— Begin Data to use —
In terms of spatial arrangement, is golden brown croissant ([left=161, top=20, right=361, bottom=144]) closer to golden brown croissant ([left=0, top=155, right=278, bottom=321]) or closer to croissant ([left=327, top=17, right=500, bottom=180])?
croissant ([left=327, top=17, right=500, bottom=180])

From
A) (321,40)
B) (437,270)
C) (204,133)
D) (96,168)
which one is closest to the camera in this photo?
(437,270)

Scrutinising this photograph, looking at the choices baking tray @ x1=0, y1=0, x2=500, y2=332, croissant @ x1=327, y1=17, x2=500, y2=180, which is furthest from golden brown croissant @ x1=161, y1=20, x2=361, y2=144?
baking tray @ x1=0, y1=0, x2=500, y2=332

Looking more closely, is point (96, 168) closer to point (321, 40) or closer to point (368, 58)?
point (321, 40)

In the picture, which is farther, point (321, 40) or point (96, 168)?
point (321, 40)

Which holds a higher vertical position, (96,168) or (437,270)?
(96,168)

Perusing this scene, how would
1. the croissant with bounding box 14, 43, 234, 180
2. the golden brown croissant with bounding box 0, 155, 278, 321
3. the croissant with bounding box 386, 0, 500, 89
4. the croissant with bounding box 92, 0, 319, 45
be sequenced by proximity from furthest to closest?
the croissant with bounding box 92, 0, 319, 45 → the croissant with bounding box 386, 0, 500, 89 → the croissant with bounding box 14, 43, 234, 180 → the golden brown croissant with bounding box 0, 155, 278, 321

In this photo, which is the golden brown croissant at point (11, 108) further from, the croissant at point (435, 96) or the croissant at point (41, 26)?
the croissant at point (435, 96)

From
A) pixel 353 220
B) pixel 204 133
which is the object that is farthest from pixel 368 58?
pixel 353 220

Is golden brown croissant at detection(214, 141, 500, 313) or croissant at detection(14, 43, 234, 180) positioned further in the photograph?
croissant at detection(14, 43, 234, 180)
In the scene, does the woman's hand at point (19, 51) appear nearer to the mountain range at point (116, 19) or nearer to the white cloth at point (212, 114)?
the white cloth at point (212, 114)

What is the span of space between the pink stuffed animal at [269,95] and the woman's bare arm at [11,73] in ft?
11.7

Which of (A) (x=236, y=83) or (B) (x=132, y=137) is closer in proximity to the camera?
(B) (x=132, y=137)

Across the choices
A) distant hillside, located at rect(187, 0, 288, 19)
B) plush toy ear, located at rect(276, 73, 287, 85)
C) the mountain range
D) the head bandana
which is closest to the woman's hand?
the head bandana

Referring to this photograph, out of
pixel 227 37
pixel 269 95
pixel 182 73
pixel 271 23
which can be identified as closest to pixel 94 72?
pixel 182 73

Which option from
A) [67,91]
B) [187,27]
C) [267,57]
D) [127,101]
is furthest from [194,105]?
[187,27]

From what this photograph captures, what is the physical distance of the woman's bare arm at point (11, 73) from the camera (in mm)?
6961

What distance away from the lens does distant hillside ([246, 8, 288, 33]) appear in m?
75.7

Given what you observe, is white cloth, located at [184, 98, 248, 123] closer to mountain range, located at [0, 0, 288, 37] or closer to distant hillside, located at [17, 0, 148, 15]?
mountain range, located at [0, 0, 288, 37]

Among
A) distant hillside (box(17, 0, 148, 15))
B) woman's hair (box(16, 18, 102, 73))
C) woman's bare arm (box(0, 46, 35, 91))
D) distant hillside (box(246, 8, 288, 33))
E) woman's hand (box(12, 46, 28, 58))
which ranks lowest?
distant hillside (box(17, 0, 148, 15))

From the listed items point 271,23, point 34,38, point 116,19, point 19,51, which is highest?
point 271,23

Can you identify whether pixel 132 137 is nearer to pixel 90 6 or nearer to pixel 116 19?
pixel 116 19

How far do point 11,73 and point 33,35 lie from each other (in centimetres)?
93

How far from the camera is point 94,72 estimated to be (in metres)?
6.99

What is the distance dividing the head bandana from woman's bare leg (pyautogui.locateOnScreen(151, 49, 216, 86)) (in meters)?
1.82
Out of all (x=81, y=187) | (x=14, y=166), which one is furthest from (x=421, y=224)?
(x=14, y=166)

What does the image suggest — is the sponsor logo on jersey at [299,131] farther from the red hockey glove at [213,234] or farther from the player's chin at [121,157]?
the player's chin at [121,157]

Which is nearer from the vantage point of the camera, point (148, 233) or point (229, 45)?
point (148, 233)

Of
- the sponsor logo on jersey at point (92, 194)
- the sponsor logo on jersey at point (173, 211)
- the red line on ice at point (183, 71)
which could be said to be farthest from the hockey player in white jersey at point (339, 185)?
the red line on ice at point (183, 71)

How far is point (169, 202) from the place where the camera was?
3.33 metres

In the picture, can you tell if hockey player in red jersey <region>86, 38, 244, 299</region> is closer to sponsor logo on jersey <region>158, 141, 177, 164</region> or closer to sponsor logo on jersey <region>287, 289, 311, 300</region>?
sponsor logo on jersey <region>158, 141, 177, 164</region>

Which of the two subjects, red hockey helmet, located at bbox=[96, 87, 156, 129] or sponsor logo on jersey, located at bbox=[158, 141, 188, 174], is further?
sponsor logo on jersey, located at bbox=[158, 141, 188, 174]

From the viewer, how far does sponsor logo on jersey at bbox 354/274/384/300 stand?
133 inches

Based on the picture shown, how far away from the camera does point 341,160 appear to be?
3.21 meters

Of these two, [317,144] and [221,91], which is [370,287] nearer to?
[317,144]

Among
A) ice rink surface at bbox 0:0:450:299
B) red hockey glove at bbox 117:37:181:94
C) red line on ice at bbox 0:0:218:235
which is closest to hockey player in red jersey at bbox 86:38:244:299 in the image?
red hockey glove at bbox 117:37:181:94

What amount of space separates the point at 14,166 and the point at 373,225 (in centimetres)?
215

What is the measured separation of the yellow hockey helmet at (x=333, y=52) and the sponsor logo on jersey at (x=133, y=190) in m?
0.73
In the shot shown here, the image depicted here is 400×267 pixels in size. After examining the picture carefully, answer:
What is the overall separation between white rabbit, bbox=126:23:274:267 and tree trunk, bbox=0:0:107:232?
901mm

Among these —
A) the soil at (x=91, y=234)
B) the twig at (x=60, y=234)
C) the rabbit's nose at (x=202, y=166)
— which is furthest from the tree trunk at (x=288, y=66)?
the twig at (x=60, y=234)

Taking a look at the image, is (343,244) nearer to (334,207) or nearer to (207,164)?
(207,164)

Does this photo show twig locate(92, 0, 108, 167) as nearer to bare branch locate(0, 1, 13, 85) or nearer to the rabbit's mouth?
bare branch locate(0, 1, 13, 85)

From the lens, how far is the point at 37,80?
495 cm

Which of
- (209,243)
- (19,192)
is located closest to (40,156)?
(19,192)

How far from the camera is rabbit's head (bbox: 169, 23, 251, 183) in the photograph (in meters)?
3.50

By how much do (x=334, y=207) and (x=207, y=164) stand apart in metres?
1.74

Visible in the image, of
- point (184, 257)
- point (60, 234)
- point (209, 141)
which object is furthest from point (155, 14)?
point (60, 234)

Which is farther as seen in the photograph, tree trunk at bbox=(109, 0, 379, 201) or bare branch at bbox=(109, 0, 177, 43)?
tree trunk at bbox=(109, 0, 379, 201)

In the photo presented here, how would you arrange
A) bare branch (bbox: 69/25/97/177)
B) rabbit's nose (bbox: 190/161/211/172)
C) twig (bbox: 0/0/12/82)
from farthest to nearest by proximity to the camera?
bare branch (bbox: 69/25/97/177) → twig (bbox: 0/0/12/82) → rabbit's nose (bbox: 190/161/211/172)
— End Data to use —
Exercise: Please output the entire listing exactly as it stands.

Exercise answer:
In terms of spatial arrangement, is golden brown croissant ([left=161, top=20, right=361, bottom=144]) closer to golden brown croissant ([left=0, top=155, right=278, bottom=321]) or closer to croissant ([left=327, top=17, right=500, bottom=180])?
croissant ([left=327, top=17, right=500, bottom=180])

From
A) (321,40)
B) (437,270)
C) (204,133)
D) (96,168)
which one is closest to the camera in this photo?
(437,270)

Scrutinising this photograph, looking at the choices baking tray @ x1=0, y1=0, x2=500, y2=332, croissant @ x1=327, y1=17, x2=500, y2=180, which is furthest from golden brown croissant @ x1=161, y1=20, x2=361, y2=144?
baking tray @ x1=0, y1=0, x2=500, y2=332

Looking more closely, is point (96, 168) closer to point (321, 40) or closer to point (368, 58)?
point (321, 40)

In the picture, which is farther, point (321, 40) or point (96, 168)?
point (321, 40)

Which holds a higher vertical position, (96,168) or (437,270)?
(96,168)

Perusing this scene, how would
1. the croissant with bounding box 14, 43, 234, 180
2. the golden brown croissant with bounding box 0, 155, 278, 321
3. the croissant with bounding box 386, 0, 500, 89
4. the croissant with bounding box 92, 0, 319, 45
be sequenced by proximity from furthest to closest?
the croissant with bounding box 92, 0, 319, 45 → the croissant with bounding box 386, 0, 500, 89 → the croissant with bounding box 14, 43, 234, 180 → the golden brown croissant with bounding box 0, 155, 278, 321

In this photo, which is the golden brown croissant at point (11, 108) further from, the croissant at point (435, 96) or the croissant at point (41, 26)?
the croissant at point (435, 96)

From
A) pixel 353 220
B) pixel 204 133
which is the object that is farthest from pixel 368 58?
pixel 353 220

Is golden brown croissant at detection(214, 141, 500, 313) or croissant at detection(14, 43, 234, 180) positioned further in the photograph?
croissant at detection(14, 43, 234, 180)
In the scene, does the woman's hand at point (19, 51) appear nearer to the mountain range at point (116, 19) or nearer to the white cloth at point (212, 114)?
the white cloth at point (212, 114)

What is the span of space between the pink stuffed animal at [269,95] and the woman's bare arm at [11,73] in ft?
11.7

Which of (A) (x=236, y=83) or (B) (x=132, y=137) is closer in proximity to the camera?
(B) (x=132, y=137)

Across the choices
A) distant hillside, located at rect(187, 0, 288, 19)
B) plush toy ear, located at rect(276, 73, 287, 85)
C) the mountain range
D) the head bandana
which is closest to the woman's hand?
the head bandana

Referring to this photograph, out of
pixel 227 37
pixel 269 95
pixel 182 73
pixel 271 23
which can be identified as closest to pixel 94 72?
pixel 182 73

Which option from
A) [67,91]
B) [187,27]
C) [267,57]
D) [127,101]
is furthest from [194,105]?
[187,27]

From what this photograph captures, what is the physical distance of the woman's bare arm at point (11, 73) from the camera (in mm)?
6961

What distance away from the lens does distant hillside ([246, 8, 288, 33]) appear in m?
75.7

Given what you observe, is white cloth, located at [184, 98, 248, 123] closer to mountain range, located at [0, 0, 288, 37] or closer to distant hillside, located at [17, 0, 148, 15]?
mountain range, located at [0, 0, 288, 37]

Among
A) distant hillside (box(17, 0, 148, 15))
B) woman's hair (box(16, 18, 102, 73))
C) woman's bare arm (box(0, 46, 35, 91))
D) distant hillside (box(246, 8, 288, 33))
E) woman's hand (box(12, 46, 28, 58))
which ranks lowest?
distant hillside (box(17, 0, 148, 15))

From the listed items point 271,23, point 34,38, point 116,19, point 19,51, which is highest?
point 271,23

Can you identify whether pixel 132 137 is nearer to pixel 90 6 or nearer to pixel 116 19?
pixel 116 19

How far do point 11,73 and point 33,35 lie from each other (in centimetres)?
93

How far from the camera is point 94,72 estimated to be (in metres)?
6.99

What is the distance dividing the head bandana from woman's bare leg (pyautogui.locateOnScreen(151, 49, 216, 86)) (in meters)?
1.82
Out of all (x=81, y=187) | (x=14, y=166), which one is furthest from (x=421, y=224)?
(x=14, y=166)

What does the image suggest — is the sponsor logo on jersey at [299,131] farther from the red hockey glove at [213,234] or farther from the player's chin at [121,157]?
the player's chin at [121,157]

Which is nearer from the vantage point of the camera, point (148, 233) or point (229, 45)?
point (148, 233)

Of
- the sponsor logo on jersey at point (92, 194)
- the sponsor logo on jersey at point (173, 211)
- the red line on ice at point (183, 71)
which could be said to be farthest from the hockey player in white jersey at point (339, 185)?
the red line on ice at point (183, 71)

How far is point (169, 202) from the place where the camera was?
3.33 metres

In the picture, can you tell if hockey player in red jersey <region>86, 38, 244, 299</region> is closer to sponsor logo on jersey <region>158, 141, 177, 164</region> or closer to sponsor logo on jersey <region>287, 289, 311, 300</region>?
sponsor logo on jersey <region>158, 141, 177, 164</region>

Which of the two subjects, red hockey helmet, located at bbox=[96, 87, 156, 129] or sponsor logo on jersey, located at bbox=[158, 141, 188, 174], is further?
sponsor logo on jersey, located at bbox=[158, 141, 188, 174]

From the viewer, how far does sponsor logo on jersey at bbox 354/274/384/300 stand?
133 inches

Based on the picture shown, how far away from the camera does point 341,160 appear to be?
3.21 meters

Of these two, [317,144] and [221,91], which is [370,287] nearer to?
[317,144]

Among
A) ice rink surface at bbox 0:0:450:299
B) red hockey glove at bbox 117:37:181:94
C) red line on ice at bbox 0:0:218:235
which is closest to hockey player in red jersey at bbox 86:38:244:299 in the image?
red hockey glove at bbox 117:37:181:94

What amount of space separates the point at 14,166 and the point at 373,225 (in centimetres)?
215

What is the measured separation of the yellow hockey helmet at (x=333, y=52) and the sponsor logo on jersey at (x=133, y=190) in m?
0.73
In the shot shown here, the image depicted here is 400×267 pixels in size. After examining the picture carefully, answer:
What is the overall separation between white rabbit, bbox=126:23:274:267 and tree trunk, bbox=0:0:107:232?
901mm

Among these —
A) the soil at (x=91, y=234)
B) the twig at (x=60, y=234)
C) the rabbit's nose at (x=202, y=166)
— which is furthest from the tree trunk at (x=288, y=66)?
the twig at (x=60, y=234)

Taking a look at the image, is (343,244) nearer to (334,207) or nearer to (207,164)?
(207,164)

Does this photo show twig locate(92, 0, 108, 167) as nearer to bare branch locate(0, 1, 13, 85) or nearer to the rabbit's mouth?
bare branch locate(0, 1, 13, 85)

From the lens, how far is the point at 37,80?
495 cm

Which of
- (209,243)
- (19,192)
is located closest to (40,156)?
(19,192)

How far from the camera is rabbit's head (bbox: 169, 23, 251, 183) in the photograph (in meters)?
3.50

By how much do (x=334, y=207) and (x=207, y=164) stand apart in metres?
1.74

Visible in the image, of
- point (184, 257)
- point (60, 234)
- point (209, 141)
which object is furthest from point (155, 14)?
point (60, 234)

Which is farther as seen in the photograph, tree trunk at bbox=(109, 0, 379, 201) or bare branch at bbox=(109, 0, 177, 43)?
tree trunk at bbox=(109, 0, 379, 201)

In the photo presented here, how would you arrange
A) bare branch (bbox: 69/25/97/177)
B) rabbit's nose (bbox: 190/161/211/172)
C) twig (bbox: 0/0/12/82)
from farthest to nearest by proximity to the camera?
bare branch (bbox: 69/25/97/177) → twig (bbox: 0/0/12/82) → rabbit's nose (bbox: 190/161/211/172)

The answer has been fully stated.